Problem requirements |
In the records below, find the line holding "Private Taj Mahal Tour and meet..." and the line holding "Vitrail dans l'église". Set down both, with every line between them, exactly.

Data supplied |
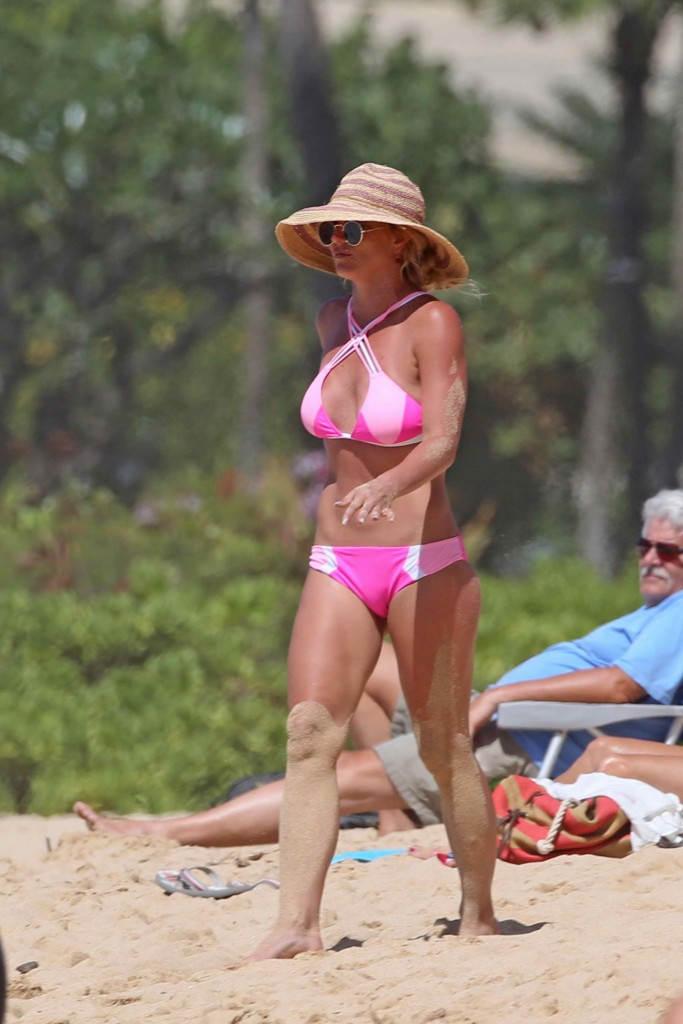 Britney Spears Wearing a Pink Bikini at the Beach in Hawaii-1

* * *

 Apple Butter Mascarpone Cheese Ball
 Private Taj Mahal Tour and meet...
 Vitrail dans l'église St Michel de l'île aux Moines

--

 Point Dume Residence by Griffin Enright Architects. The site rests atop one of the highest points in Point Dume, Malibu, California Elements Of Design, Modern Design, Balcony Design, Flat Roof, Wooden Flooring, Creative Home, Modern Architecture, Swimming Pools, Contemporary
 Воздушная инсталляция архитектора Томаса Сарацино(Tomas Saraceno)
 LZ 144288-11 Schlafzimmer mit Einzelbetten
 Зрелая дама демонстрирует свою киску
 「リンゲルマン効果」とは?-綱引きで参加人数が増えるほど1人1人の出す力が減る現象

Response to this exercise |
 Private Taj Mahal Tour and meet...
 Vitrail dans l'église St Michel de l'île aux Moines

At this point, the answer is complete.